It’s smoky here in Northern California. Fires are raging and when I go outside, my head turns to mush…along with getting a runny noise and coughing. The joys of living in a wildfire district! But as I try to stay inside, I’m reminded of how this “foggy head” is how kids with learning issues feel all the time!
It’s like they have to wade through deep smoke…or mud…or pasta…or whatever…to grasp certain concepts, ideas, or facts necessary to pass tests, read assignments, or otherwise try to survive in a modern classroom. Even though these kids are bright, it takes them longer to slog through the “mush” and get to the important information. This slower processing speed leaves them significantly behind their peers.
Did you know that researchers have found that if you look in certain directions that you can access parts of your brain for learning? For instance, if you look up and to the left, you will access the visual memory portion of your brain. And if you can perform certain cross-lateral movements while looking in those certain directions, that you can build new neural pathways in the brain.
Of course, a full brain integration session would involve a more complete and specific union, but you can have your child do a basic cross crawl while looking in certain directions.

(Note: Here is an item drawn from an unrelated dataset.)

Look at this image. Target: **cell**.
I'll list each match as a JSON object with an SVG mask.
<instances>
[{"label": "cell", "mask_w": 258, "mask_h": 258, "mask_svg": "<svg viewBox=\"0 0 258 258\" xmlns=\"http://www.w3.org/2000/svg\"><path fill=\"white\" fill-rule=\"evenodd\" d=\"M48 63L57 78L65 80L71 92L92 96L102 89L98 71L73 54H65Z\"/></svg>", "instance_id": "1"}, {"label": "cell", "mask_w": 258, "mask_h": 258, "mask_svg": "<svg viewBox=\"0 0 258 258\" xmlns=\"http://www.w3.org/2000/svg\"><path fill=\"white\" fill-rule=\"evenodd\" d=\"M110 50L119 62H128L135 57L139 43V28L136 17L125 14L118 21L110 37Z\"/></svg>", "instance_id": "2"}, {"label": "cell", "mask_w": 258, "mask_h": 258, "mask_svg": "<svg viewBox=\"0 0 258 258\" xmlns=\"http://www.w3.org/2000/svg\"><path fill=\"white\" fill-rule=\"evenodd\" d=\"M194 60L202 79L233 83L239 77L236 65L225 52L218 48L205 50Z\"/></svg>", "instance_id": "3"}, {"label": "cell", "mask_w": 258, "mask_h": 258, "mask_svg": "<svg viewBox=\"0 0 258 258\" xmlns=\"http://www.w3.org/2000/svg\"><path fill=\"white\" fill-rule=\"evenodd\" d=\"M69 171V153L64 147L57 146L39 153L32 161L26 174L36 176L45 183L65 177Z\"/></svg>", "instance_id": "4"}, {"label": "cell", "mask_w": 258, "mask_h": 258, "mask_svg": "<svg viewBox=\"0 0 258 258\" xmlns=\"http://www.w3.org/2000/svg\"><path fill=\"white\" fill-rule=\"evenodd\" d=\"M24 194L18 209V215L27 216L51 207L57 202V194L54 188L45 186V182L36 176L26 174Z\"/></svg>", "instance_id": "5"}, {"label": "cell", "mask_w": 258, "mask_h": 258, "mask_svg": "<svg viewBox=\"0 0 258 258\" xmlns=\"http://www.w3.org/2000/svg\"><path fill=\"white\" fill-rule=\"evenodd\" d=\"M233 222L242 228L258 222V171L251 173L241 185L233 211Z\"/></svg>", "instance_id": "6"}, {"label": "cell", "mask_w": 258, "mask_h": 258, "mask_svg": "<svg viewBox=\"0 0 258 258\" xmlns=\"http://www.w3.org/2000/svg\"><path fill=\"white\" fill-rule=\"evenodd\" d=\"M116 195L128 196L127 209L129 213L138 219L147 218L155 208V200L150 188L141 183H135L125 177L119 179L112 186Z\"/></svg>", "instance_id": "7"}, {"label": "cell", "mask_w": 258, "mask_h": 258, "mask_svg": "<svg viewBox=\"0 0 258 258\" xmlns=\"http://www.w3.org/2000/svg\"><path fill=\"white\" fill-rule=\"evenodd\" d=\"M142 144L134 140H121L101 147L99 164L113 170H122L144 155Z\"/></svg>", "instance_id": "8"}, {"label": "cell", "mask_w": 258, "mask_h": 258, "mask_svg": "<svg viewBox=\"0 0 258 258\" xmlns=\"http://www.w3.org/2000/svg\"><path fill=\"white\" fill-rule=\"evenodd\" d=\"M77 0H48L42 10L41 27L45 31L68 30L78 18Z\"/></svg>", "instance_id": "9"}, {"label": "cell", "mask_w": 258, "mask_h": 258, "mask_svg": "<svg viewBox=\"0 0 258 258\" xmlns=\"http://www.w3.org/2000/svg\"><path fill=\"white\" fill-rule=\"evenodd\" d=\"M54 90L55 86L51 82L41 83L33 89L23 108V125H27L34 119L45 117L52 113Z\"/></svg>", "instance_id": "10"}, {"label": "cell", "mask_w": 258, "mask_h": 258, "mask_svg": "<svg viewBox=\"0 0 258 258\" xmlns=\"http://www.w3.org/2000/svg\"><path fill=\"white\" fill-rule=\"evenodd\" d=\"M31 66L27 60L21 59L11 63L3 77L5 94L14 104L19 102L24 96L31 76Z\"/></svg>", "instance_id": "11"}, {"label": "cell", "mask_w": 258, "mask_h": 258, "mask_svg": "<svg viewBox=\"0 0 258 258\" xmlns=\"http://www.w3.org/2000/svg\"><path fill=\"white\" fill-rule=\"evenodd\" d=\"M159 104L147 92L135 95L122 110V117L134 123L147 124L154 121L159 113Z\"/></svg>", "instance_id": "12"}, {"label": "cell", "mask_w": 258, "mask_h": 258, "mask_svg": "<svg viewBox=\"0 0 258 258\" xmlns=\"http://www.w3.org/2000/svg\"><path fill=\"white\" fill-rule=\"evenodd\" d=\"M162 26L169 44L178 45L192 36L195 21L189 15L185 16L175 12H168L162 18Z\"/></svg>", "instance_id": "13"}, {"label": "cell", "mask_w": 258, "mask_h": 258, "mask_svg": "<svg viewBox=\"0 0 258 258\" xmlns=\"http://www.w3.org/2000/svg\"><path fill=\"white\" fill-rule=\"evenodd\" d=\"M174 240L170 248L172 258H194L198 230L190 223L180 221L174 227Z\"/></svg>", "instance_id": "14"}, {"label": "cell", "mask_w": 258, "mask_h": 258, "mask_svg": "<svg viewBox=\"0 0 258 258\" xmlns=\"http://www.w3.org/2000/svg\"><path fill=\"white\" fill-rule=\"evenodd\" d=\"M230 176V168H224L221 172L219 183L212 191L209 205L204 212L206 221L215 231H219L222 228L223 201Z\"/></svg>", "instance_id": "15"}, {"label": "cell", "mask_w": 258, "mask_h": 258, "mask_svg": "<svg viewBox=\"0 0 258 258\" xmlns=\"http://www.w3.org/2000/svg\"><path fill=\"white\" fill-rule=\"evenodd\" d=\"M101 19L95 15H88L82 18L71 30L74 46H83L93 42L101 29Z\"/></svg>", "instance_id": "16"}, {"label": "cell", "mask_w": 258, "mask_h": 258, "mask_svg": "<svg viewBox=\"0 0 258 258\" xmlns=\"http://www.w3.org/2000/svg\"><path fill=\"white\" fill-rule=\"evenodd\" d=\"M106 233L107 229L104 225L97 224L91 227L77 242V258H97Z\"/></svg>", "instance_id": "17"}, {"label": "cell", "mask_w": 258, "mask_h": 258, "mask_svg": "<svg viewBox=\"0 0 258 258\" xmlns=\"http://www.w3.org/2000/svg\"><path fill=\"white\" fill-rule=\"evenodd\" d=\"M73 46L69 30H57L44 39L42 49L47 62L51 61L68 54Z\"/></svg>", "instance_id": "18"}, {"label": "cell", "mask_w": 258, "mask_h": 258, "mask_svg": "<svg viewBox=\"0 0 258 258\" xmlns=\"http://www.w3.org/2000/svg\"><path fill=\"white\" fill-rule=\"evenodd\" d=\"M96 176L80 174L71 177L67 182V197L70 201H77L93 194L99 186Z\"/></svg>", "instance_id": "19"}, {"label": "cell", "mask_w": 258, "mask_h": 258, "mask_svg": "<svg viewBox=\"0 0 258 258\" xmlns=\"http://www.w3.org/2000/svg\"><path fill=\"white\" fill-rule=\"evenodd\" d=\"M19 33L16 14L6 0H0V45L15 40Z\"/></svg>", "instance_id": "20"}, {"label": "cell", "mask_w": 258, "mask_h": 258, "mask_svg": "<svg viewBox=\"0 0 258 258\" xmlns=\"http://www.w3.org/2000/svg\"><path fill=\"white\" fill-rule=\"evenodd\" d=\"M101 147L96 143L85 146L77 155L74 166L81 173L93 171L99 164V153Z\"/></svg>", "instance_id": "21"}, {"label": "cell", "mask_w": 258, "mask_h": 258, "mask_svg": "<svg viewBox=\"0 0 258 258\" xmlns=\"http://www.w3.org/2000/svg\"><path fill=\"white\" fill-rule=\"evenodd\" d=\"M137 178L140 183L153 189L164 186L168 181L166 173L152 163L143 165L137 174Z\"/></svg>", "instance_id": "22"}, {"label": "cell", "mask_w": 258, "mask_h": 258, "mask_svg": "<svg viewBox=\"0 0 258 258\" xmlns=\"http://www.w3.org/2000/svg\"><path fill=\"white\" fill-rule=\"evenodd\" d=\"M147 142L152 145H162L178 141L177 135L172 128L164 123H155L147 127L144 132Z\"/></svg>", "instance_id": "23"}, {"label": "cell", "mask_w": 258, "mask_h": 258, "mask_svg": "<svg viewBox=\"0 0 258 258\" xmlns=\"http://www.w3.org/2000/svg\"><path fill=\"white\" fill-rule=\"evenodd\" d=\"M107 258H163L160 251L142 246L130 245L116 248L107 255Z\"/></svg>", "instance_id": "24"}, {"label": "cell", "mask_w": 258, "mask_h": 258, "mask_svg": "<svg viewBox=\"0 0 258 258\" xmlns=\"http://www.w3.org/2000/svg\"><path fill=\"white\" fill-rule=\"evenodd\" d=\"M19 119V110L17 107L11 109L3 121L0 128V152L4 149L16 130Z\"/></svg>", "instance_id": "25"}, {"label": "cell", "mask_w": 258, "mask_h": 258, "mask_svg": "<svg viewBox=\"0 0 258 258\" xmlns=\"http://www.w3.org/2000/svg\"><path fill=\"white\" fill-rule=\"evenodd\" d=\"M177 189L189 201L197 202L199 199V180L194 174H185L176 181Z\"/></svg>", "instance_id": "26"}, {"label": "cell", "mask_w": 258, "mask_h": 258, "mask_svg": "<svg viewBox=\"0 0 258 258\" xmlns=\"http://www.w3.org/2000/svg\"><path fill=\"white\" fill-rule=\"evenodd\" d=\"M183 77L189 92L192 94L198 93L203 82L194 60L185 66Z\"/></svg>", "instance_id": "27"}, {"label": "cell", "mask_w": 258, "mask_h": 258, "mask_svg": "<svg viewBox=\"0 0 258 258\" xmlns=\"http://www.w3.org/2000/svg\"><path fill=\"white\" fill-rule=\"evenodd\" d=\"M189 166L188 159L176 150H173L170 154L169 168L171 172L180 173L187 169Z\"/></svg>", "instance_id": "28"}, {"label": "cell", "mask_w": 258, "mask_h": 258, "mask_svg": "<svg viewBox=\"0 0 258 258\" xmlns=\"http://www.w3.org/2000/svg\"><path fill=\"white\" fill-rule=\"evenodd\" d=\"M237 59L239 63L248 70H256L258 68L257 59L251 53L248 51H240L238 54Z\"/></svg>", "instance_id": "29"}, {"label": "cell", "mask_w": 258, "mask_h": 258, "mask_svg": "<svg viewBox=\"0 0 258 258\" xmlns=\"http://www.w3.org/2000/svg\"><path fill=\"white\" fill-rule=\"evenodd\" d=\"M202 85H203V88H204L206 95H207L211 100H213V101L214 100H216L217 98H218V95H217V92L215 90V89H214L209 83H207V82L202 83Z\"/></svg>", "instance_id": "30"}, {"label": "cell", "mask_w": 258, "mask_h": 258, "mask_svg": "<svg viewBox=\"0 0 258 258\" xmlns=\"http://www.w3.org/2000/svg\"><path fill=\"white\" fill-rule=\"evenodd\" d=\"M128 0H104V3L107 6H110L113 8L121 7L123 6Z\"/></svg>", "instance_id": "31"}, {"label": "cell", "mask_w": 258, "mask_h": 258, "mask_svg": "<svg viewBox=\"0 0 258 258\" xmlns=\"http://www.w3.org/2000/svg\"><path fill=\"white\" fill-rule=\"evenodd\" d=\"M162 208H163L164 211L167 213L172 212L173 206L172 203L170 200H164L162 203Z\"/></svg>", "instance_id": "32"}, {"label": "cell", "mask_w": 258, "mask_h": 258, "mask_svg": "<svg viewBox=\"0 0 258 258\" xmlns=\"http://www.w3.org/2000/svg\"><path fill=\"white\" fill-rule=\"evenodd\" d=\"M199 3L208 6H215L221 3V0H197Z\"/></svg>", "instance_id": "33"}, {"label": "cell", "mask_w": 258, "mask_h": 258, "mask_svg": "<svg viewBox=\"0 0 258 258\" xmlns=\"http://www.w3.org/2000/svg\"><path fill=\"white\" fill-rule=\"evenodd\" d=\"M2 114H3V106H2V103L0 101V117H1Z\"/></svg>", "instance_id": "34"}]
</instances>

This exercise will help your child process information in a cleaner, faster way, which is what we want!
If you add an exercise like a basic cross-crawl to these “points” of vision, then you can help build new neural pathways in the brain. This research has been around for a long time, yet few people use it to help learning difficulties!
The cross-crawl is easy to do. Just have your child march in place except have him hit his knee from the other direction while doing the march. For instance, if your child’s left knee is coming up during the march, you’ll have him hit it with his right hand, and so on.
Just remember to NOT let your child count while doing this exercise! I usually talk to students or sing songs with them while doing this, just to be sure.
So, why don’t you give it a try and see if your students or children can get those bodies moving and help clear the “smoke” out of their brains!